Wives and Daughters: An Every-Day Story - Page 57/572

"Look at that!" he said, as they suddenly came upon the mere, or

large pond. There was a small island in the middle of the glassy

water, on which grew tall trees, dark Scotch firs in the centre,

silvery shimmering willows close to the water's edge. "We must get

you punted over there, some of these days. I'm not fond of using the

boat at this time of the year, because the young birds are still in

the nests among the reeds and water-plants; but we'll go. There are

coots and grebes."

"Oh, look, there's a swan!"

"Yes; there are two pair of them here. And in those trees there's

both a rookery and a heronry; the herons ought to be here by now, for

they're off to the sea in August, but I've not seen one yet. Stay!

isn't that one--that fellow on a stone, with his long neck bent down,

looking into the water?"

"Yes! I think so. I have never seen a heron, only pictures of them."

"They and the rooks are always at war, which doesn't do for such near

neighbours. If both herons leave the nest they are building, the

rooks come and tear it to pieces; and once Roger showed me a long

straggling fellow of a heron, with a flight of rooks after him, with

no friendly purpose in their minds, I'll be bound. Roger knows a deal

of natural history, and finds out queer things sometimes. He'd have

been off a dozen times during this walk of ours, if he'd been here:

his eyes are always wandering about, and see twenty things where I

only see one. Why! I've known him bolt into a copse because he saw

something fifteen yards off--some plant, maybe, which he'd tell me

was very rare, though I should say I'd seen its marrow at every turn

in the woods; and, if we came upon such a thing as this," touching

a delicate film of a cobweb upon a leaf with his stick, as he spoke,

"why, he could tell you what insect or spider made it, and if it

lived in rotten fir-wood, or in a cranny of good sound timber, or

deep down in the ground, or up in the sky, or anywhere. It's a pity

they don't take honours in Natural History at Cambridge. Roger would

be safe enough if they did."

"Mr. Osborne Hamley is very clever, is he not?" Molly asked, timidly.

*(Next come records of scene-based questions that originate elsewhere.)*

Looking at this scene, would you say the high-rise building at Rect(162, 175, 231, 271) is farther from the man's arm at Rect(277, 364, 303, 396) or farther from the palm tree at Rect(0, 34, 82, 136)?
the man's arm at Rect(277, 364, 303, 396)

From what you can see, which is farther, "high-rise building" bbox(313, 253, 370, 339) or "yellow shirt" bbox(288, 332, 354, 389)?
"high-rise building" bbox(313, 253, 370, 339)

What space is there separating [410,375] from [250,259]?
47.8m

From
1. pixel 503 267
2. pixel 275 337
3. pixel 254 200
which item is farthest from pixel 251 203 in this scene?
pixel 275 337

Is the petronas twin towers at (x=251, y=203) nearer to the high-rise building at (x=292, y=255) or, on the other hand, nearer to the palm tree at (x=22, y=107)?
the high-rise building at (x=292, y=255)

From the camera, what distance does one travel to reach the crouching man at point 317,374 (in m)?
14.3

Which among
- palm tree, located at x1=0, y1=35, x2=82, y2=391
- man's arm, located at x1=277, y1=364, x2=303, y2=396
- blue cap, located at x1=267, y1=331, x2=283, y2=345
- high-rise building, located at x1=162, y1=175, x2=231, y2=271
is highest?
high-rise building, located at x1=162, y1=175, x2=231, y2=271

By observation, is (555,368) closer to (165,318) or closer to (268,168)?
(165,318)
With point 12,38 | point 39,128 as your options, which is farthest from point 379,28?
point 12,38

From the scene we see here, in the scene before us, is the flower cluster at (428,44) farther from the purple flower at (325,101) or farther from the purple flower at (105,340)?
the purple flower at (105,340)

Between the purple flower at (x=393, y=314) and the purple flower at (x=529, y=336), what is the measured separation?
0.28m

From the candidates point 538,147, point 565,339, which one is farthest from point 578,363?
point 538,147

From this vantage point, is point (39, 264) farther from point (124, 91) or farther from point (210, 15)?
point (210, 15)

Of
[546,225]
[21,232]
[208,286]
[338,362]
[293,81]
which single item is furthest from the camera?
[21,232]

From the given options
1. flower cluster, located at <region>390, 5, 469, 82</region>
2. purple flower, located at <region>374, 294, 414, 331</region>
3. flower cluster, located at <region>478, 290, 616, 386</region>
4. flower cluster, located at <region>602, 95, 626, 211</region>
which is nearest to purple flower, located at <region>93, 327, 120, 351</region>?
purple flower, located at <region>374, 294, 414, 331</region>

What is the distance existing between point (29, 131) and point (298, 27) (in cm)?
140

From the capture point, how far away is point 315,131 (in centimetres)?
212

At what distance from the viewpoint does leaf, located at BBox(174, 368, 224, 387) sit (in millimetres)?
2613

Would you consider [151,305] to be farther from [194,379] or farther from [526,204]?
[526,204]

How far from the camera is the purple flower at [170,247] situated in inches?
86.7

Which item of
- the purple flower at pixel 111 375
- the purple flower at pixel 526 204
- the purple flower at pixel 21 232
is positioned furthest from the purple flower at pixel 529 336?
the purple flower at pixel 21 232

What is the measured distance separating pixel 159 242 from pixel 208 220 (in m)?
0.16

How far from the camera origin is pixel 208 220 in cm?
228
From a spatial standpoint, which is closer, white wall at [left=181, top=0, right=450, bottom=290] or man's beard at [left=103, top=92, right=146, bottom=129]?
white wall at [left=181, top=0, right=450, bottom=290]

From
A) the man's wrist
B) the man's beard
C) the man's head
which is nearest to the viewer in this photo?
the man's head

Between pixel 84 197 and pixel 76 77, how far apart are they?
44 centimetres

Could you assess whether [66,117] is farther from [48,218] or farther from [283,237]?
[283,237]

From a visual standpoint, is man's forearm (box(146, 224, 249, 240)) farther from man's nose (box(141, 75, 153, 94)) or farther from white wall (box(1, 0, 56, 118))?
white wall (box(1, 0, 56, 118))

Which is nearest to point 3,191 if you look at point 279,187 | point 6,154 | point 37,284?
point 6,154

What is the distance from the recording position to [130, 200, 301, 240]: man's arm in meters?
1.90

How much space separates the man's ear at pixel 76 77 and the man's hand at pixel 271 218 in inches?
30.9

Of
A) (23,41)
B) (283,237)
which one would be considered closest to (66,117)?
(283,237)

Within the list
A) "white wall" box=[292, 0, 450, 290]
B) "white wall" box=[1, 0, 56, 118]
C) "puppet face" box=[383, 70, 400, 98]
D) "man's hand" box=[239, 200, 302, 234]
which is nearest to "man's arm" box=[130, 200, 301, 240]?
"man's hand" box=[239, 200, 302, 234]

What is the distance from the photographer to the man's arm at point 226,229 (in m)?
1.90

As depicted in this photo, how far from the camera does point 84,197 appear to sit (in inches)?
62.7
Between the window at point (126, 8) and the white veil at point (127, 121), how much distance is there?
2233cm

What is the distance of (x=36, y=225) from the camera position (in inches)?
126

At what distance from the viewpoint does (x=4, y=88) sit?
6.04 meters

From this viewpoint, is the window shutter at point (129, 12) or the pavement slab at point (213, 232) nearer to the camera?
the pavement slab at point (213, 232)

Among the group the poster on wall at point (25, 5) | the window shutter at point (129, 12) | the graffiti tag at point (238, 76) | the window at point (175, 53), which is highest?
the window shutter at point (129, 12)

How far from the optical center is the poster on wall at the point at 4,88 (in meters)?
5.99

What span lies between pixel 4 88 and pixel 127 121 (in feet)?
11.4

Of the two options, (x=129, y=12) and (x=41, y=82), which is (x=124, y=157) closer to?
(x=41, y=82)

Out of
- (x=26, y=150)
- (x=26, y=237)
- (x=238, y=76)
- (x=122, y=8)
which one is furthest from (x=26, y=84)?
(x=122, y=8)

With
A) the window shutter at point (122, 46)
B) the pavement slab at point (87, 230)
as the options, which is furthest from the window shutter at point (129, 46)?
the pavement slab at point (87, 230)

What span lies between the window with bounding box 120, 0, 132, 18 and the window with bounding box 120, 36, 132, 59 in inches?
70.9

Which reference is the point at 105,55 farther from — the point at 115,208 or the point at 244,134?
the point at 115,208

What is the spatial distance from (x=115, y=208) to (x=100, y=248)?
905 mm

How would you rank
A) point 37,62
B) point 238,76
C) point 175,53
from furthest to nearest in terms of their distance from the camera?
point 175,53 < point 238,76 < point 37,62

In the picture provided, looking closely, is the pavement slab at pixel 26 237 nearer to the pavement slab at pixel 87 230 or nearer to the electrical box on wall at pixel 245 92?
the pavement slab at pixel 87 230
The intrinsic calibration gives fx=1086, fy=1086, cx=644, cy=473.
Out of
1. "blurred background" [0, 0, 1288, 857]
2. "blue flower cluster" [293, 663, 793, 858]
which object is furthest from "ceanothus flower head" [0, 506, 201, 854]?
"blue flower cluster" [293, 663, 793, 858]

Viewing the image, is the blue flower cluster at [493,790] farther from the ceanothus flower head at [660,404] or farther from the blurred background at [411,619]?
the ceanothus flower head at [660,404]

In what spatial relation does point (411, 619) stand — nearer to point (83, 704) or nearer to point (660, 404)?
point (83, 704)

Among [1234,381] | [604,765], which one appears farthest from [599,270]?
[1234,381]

"Oh, yes. Osborne's a bit of a genius. His mother looks for great

things from Osborne. I'm rather proud of him myself. He'll get a

Trinity fellowship, if they play him fair. As I was saying at the

magistrates' meeting yesterday, 'I've got a son who will make a noise

at Cambridge, or I'm very much mistaken.' Now, isn't it a queer quip

of Nature," continued the squire, turning his honest face towards

Molly, as if he was going to impart a new idea to her, "that I, a

Hamley of Hamley, straight in descent from nobody knows where--the

Heptarchy, they say--What's the date of the Heptarchy?"